Just before work
When I woke up for work the other day, there was a gorgeous little snip of music looping through my head. I'm pretty sure I'd never heard it before; it wasn't familiar at all, and unfortunately, I lack the skill to bring it into existence. Not that it matters, because I've already forgotten it, had forgotten it within a few minutes, in the rush to get up, get dressed, and get on the highway before the drive out to the suburbs got too long from all the stupid drivers, like most things occuring during sleep are forgotten at awakening, impending rush hour or not. I find this kind of depressing, and wonder how much potential stuff I – and everyone else – could make is lost every morning to alarm clocks and traffic.

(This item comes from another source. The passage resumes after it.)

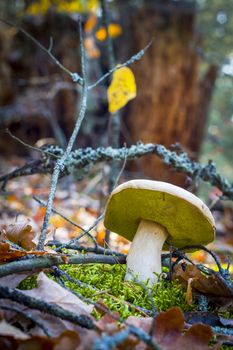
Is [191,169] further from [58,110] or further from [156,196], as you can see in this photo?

If the thing can't exist, how far do you go with the description, anyway? Claire of the Moon, a reputedly horrible little film, uses the nice technique of a rectangle of light to demonstrate a woman looking at the most beautiful painting she's ever seen, which apparently turns her into a lesbian. Or something. The Library of Babel has recently been reprinted with some illustrations that, while gorgeous, are not at all what I had in mind when I originally read it. Strangely, the library in The Name of the Rose was described in great detail, including a floor plan printed in the book, and yet the movie's version bore very little resemblance, as far as I could tell. I once read a short story titled "Orange is for Anguish, Blue is for Insanity" in which it's eventually revealed that a painting that's driving everyone insane or something is actually made up of thousands and thousands of tiny little screaming faces, like some sort of hellish pointilism that Clive Barker would've come up with. That I'd like to see. What do you do with these things to salvage them, once they're more out of than in your head? Describe them well enough for someone to maybe eventually go through with, like the almost-invisible necklace in The Fountainhead or Atlast Shrugged(I forget which)? The Invisible Library collects books that have only appeared in other books. I wonder if there are any other collections of non-existent things that people are maintaining somewhere.
Do you let them remain ephemeral, so there's just that semblance of could-have-been? Or do you just let them go entirely? And of course there's the question of whether it's even new. Is what I heard not just some bit of Beethoven the monkeys in my head came up with on the way to something else entirely?
All I can remember at this point is that there were strings. And it was pretty.